Davalının usulüne uygun fesih bildirimi ile, kendi ürünlerini bayii aracılığıyla satmaktan vazgeçip, doğrudan kendi satmak istemesi süreti ile, davacının kişilik haklarını ve ticari itibarını zarara uğratması söz konusu değildir. Bu nedenle şartları oluşmadığından, davacının manevi tazminat talebinin reddine karar gerekmiştir.
Açıklanan nedenlerle davanın reddine karar verilerek aşağıdaki şekilde hüküm kurulmuştur.

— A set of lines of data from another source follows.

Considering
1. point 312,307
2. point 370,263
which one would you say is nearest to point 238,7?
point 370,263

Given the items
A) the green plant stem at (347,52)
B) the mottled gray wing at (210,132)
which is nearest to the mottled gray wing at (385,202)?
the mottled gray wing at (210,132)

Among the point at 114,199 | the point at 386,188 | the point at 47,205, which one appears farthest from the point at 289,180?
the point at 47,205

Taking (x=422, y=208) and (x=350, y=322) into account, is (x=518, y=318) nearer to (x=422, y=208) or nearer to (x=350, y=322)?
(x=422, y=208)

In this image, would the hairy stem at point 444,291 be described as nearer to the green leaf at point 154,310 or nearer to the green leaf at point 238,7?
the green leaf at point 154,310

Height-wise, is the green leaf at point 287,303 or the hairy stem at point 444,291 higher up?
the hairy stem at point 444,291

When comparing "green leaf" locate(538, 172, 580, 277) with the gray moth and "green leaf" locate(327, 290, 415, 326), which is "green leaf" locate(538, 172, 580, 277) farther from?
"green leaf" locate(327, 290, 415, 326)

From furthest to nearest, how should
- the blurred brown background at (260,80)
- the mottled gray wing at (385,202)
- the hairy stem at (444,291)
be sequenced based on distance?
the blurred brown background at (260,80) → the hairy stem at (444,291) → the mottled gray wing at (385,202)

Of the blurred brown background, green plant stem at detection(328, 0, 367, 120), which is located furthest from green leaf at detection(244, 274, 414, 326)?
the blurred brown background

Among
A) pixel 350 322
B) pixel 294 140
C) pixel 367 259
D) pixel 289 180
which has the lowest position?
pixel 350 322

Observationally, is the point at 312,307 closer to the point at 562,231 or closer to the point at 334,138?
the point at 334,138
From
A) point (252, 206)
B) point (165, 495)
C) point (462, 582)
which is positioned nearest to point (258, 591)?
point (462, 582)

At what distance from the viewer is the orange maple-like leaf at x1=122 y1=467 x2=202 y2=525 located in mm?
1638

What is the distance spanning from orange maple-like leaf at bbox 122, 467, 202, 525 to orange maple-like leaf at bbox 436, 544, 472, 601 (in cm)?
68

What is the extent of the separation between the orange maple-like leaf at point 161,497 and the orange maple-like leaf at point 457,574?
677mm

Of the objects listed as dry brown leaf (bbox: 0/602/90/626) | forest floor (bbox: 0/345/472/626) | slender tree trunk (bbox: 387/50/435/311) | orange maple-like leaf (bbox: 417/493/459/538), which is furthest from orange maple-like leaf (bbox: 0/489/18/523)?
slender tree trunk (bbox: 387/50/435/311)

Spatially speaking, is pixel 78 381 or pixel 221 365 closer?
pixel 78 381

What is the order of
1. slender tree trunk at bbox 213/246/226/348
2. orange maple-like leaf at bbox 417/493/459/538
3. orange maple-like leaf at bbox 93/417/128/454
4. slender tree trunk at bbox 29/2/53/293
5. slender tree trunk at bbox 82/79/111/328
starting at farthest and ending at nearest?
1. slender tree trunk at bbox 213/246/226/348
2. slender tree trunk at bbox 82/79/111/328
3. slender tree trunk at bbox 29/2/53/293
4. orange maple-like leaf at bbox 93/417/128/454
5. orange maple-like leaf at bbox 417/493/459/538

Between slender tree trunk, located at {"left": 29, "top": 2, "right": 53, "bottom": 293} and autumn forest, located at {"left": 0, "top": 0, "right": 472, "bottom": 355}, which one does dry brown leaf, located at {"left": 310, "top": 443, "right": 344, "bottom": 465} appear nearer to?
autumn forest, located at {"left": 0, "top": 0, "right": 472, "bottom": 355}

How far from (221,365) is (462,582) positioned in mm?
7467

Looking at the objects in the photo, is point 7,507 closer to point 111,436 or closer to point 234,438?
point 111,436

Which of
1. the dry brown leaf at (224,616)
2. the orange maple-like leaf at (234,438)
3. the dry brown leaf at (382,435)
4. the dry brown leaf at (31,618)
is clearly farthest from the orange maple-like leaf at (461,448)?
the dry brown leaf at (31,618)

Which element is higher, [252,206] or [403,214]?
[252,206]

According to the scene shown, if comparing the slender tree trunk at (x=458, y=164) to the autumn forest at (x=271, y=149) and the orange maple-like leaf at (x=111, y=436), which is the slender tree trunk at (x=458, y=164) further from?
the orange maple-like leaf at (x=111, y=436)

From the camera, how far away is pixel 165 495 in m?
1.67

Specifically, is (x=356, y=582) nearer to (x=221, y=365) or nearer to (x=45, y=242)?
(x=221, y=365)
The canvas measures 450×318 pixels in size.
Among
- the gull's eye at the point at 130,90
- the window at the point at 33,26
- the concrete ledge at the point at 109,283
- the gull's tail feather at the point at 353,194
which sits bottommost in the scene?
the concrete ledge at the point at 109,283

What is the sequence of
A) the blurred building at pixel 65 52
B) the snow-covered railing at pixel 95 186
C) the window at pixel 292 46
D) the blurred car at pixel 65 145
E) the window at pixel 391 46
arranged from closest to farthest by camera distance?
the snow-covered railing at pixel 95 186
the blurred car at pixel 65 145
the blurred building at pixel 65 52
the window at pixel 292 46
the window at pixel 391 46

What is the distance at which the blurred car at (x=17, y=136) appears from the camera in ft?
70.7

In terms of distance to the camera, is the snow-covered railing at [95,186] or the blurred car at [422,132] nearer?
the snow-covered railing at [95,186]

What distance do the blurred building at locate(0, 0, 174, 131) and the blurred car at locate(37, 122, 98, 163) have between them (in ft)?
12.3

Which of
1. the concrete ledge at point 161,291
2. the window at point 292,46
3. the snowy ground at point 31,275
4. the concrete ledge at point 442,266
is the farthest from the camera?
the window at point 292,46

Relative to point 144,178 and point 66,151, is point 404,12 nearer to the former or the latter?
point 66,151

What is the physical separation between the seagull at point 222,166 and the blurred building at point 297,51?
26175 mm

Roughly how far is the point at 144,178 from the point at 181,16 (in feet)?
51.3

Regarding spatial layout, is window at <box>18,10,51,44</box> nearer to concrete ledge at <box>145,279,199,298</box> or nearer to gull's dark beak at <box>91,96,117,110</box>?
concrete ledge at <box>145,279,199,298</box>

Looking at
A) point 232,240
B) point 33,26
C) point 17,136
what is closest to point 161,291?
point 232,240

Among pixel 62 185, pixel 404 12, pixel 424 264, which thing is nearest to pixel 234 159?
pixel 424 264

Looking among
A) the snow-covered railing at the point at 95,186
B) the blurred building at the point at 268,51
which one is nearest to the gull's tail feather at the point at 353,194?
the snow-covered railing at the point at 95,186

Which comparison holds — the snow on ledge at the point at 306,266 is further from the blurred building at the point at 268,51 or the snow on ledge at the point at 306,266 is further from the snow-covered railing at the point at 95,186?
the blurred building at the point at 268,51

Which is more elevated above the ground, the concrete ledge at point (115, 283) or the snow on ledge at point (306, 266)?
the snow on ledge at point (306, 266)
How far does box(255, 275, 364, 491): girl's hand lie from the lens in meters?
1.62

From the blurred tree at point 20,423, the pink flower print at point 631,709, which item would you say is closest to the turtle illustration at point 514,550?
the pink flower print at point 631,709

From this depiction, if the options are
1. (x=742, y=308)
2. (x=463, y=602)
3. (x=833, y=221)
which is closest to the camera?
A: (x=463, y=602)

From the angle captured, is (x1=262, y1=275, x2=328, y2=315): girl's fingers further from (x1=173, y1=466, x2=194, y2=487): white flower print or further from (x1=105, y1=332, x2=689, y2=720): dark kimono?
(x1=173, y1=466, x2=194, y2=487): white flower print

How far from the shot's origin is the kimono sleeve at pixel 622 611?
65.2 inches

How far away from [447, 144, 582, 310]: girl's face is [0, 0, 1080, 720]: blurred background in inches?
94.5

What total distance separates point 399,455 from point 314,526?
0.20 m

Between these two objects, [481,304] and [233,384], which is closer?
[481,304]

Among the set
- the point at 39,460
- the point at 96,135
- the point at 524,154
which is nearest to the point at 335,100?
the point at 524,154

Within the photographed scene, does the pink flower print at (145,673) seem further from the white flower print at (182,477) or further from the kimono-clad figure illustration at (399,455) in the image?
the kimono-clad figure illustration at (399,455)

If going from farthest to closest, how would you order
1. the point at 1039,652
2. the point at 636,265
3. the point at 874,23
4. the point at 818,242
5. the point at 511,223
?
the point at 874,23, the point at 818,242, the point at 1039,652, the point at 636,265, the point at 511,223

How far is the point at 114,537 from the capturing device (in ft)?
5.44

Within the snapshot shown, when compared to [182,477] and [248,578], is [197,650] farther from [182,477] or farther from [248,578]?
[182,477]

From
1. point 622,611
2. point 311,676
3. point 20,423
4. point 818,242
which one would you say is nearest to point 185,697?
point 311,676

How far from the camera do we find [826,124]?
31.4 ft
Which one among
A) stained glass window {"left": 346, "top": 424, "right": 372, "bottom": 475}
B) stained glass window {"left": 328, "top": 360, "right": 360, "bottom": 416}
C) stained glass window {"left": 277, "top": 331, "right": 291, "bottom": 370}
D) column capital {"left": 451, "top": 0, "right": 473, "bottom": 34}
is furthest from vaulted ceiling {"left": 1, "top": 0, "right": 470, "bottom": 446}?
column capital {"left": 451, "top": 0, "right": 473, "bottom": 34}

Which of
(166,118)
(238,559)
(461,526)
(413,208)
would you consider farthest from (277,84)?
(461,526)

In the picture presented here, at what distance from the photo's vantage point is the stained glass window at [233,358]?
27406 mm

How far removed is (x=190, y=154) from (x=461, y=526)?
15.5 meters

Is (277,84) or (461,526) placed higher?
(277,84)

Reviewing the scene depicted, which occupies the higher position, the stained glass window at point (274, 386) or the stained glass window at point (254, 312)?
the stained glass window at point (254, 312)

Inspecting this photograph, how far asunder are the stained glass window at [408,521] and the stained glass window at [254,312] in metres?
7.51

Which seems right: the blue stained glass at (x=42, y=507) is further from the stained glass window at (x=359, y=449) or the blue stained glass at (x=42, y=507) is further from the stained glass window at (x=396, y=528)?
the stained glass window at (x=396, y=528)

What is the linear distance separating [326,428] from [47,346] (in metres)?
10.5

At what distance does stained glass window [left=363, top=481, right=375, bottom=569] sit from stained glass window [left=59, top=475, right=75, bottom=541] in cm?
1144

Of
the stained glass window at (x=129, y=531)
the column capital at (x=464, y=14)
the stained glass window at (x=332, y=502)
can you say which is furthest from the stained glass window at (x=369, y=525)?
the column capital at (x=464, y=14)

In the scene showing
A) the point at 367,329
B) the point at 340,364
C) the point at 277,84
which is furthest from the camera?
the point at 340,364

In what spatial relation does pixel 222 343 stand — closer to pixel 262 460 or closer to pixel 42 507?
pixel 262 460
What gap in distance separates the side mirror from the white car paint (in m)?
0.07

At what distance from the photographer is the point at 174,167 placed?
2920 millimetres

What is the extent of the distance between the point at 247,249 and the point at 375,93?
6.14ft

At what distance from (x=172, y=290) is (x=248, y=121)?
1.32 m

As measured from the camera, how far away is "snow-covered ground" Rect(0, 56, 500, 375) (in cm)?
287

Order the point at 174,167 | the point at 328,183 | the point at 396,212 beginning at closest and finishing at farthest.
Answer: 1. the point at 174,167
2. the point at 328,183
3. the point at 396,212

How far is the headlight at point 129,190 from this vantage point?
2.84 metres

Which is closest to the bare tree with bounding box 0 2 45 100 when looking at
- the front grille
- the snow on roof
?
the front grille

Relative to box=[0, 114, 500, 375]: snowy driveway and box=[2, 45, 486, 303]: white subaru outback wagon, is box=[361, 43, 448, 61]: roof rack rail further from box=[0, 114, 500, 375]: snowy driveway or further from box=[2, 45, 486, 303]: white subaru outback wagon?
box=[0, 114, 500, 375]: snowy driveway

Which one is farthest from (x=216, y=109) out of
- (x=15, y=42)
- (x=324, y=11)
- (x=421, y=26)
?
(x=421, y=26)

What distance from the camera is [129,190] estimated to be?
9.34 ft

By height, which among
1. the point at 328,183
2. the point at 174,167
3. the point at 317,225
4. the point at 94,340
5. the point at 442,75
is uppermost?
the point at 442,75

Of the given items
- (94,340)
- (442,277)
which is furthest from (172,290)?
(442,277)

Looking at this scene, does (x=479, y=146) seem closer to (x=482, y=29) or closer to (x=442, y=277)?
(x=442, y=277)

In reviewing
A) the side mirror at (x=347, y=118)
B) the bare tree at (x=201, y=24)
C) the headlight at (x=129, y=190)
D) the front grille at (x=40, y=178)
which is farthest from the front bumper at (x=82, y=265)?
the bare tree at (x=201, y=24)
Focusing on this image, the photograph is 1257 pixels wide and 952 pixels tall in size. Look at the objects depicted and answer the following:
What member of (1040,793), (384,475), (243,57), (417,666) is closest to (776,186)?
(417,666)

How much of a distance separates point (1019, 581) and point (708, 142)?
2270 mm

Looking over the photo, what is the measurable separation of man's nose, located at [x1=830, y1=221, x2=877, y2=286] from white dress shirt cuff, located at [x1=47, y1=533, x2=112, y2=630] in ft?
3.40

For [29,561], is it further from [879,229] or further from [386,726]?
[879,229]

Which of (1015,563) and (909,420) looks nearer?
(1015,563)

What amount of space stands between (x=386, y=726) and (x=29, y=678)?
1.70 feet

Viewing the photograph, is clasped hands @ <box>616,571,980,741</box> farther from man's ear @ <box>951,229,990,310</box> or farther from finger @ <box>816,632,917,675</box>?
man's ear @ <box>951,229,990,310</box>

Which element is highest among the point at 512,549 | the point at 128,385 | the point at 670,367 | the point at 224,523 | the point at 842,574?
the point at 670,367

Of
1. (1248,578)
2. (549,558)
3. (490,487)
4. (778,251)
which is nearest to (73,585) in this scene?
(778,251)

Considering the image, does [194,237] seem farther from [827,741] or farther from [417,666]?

HÜKÜM : Yukarıda açıklandığı üzere;
1-DAVANIN REDDİNE
2-Alınması gereken 80,70 TL harcın, davacı tarafından peşin yatırılan 6.831,00 TL harçtan mahsubu ile bakiye 6.750,30 TL’nin davacıya iadesine,
3-Davacı tarafından yapılan yargılama giderlerinin kendi üzerinde bırakılmasına,
4-Davalı tarafından yapılan 14,00 TL yargılama giderinin davacıdan alınarak davalı tarafa verilmesine,
5-Maddi tazminat yönünden, karar tarihinde yürürlükte bulunan——vekalet ücretinin davacıdan alınarak davalı tarafa verilmesine,
6-Manevi tazminat yönünden, karar tarihinde yürürlükte bulunan —— vekalet ücretinin davacıdan alınarak davalı tarafa verilmesine,
7-Taraflarca yatırılan ancak sarf olunmayan gider avansının karar kesinleştiğinde yatıran tarafa iadesine,Dair davacı vekili ve davalı vekilinin yüzüne karşı, verilen gerekçeli kararın tebliğ tarihinden itibaren iki haftalık süre içerisinde——-Bölge Adliye Mahkemesi’nde İstinaf yasa yolu açık açık olmak üzere verilen karar açıkça okunup anlatıldı.